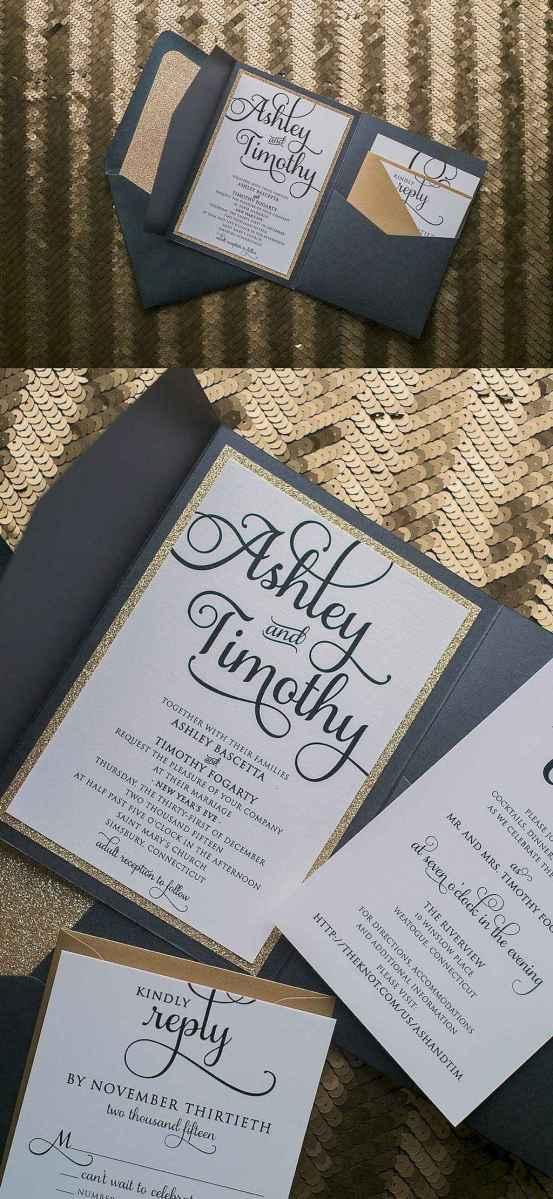 69 Simple Inexpensive Wedding Invitations Ideas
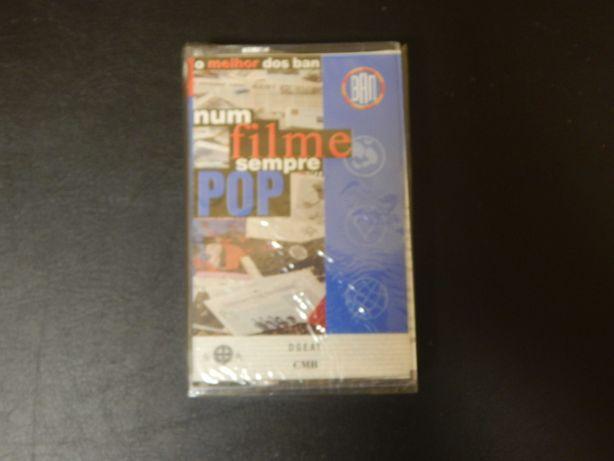 BAN - Num Filme Sempre Pop / Cassete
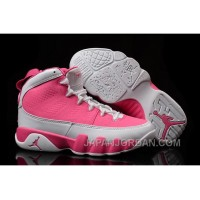 New Air Jordan 9 GS Pink White Shoes Top Deals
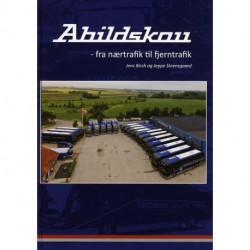 Abildskou: fra nærtrafik til fjerntrafik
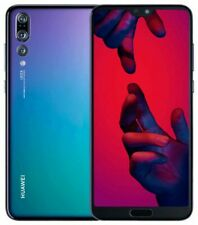 Huawei P20 Pro - 128GB - Twilight (Unlocked) (Single Sim) **CRACKED BACK**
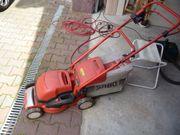 Elektrischer Rasenmäher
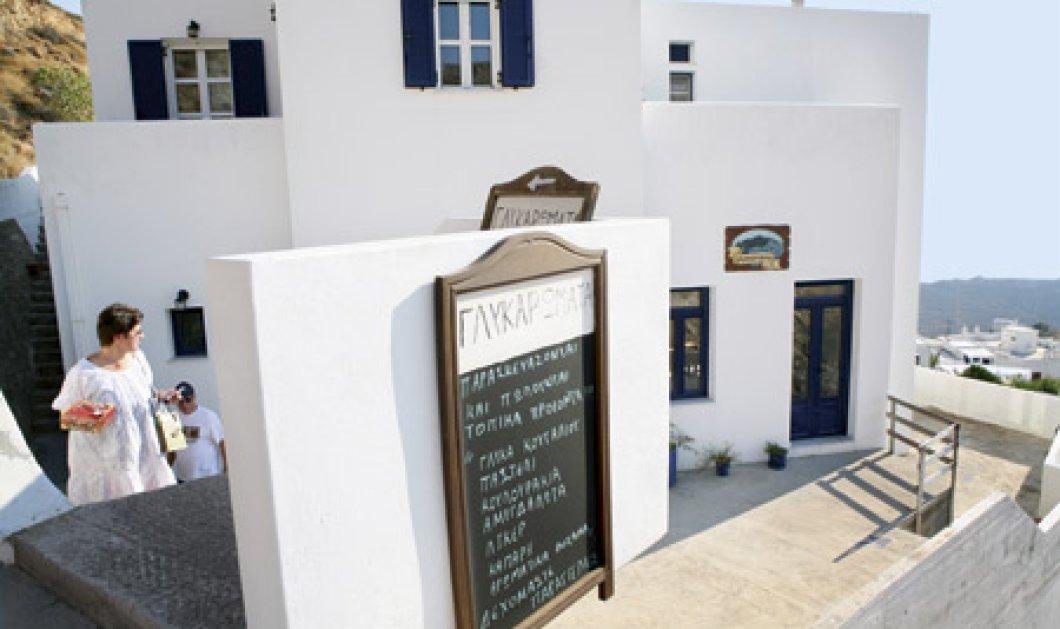 Top women οι δίδυμες Ευγενία και η Ζαμπέτα: Φτιάχνουν τα πιο ωραία γλυκά στη Σέριφο!   - Κυρίως Φωτογραφία - Gallery - Video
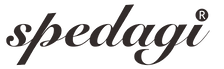 Spedagi Logo Website Bamboo Bike Sepeda Bambu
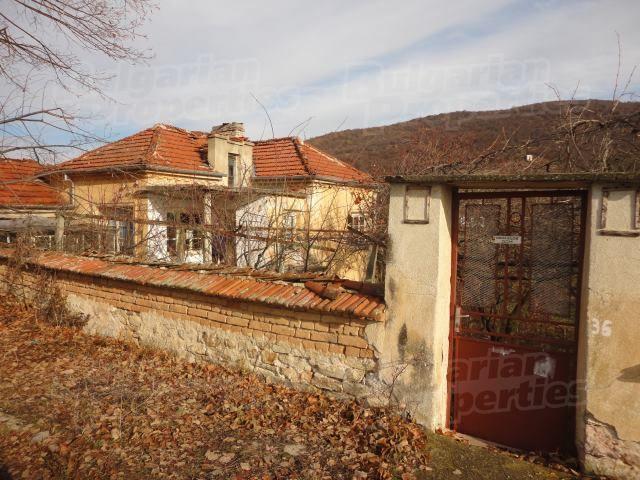 Дом в Стара Загоре, Болгария, 2905 м2 - фото 1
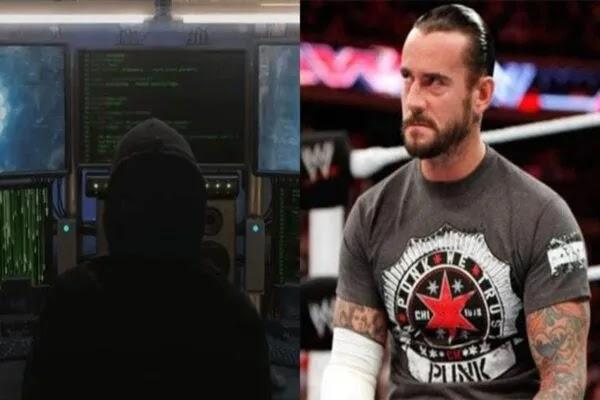 حساب WWE على FOX يلمح بقوة إلى هوية هاكر سماك داون الغامض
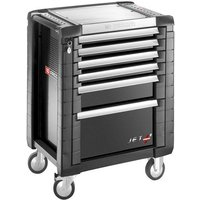 Facom Facom JET.6GM3 - 6 Drawer Tool Cabinet (Black)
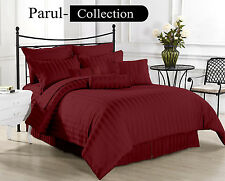 New Super Collection of Wine Striped 1000TC 100% Egyptian Cotton in All Size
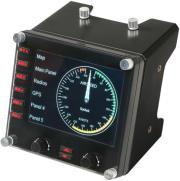 saitek pro flight instrument panel photo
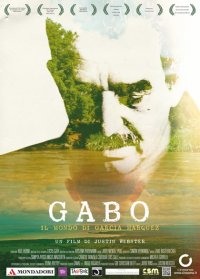 Gabo – Il mondo di Garcia Marquez in streaming & download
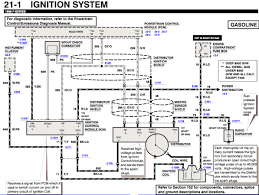 ford f350 wiring diagram u0026 full size of wiring diagrams ford
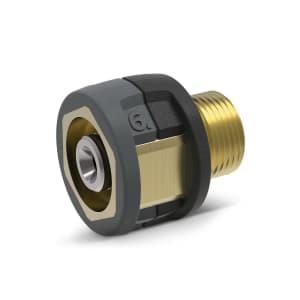 Adaptateur 6 EASY!Lock - M 22 x 1,5 photo du produit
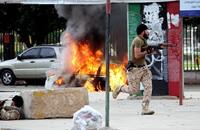 ليبيا: مقتل 8 جنود بتفجير في مدينة بنغازي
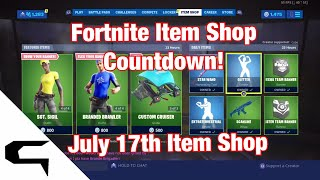 Gifting Skins!! FORTNITE ITEM SHOP COUNTDOWN July 17th item shop Fortnite battle royale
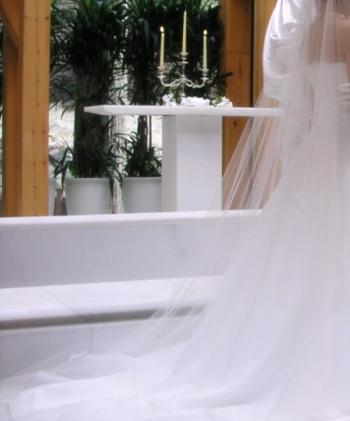 結婚前.jpg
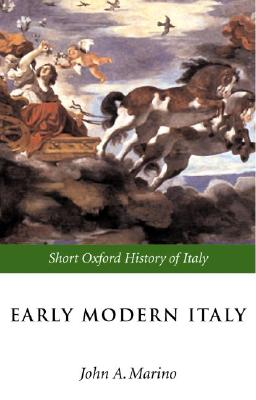 Image for Early Modern Italy 1550-1796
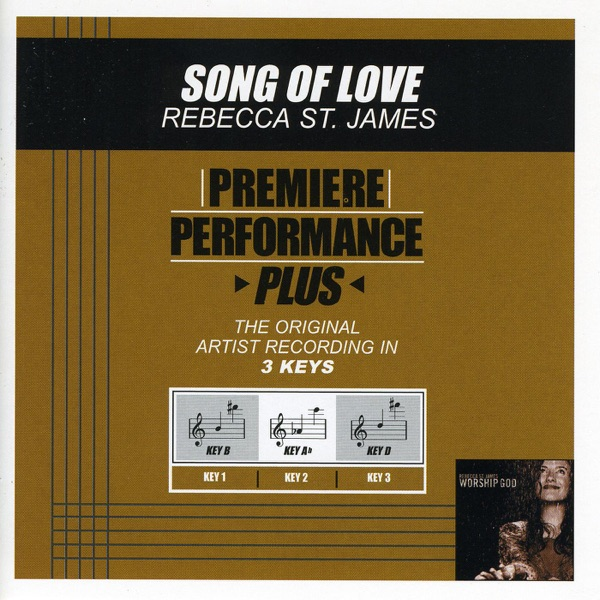 Premiere Performance Plus: Song of Love - EP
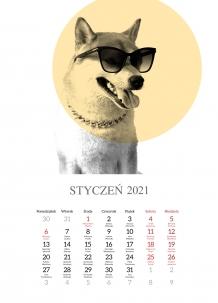 Kalendarz, Zwierzęta, 30x40 cm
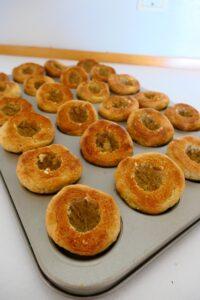 svampe kager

• • • • •

### Problem requirements
From the records above, return exactly the lines running from the one that contains "Facom Facom JET.6GM3" down to the one that contains "Gabo – Il mondo", both included, without any pictures.

### Reply
 Facom Facom JET.6GM3 - 6 Drawer Tool Cabinet (Black)
 New Super Collection of Wine Striped 1000TC 100% Egyptian Cotton in All Size
 saitek pro flight instrument panel photo
 Gabo – Il mondo di Garcia Marquez in streaming & download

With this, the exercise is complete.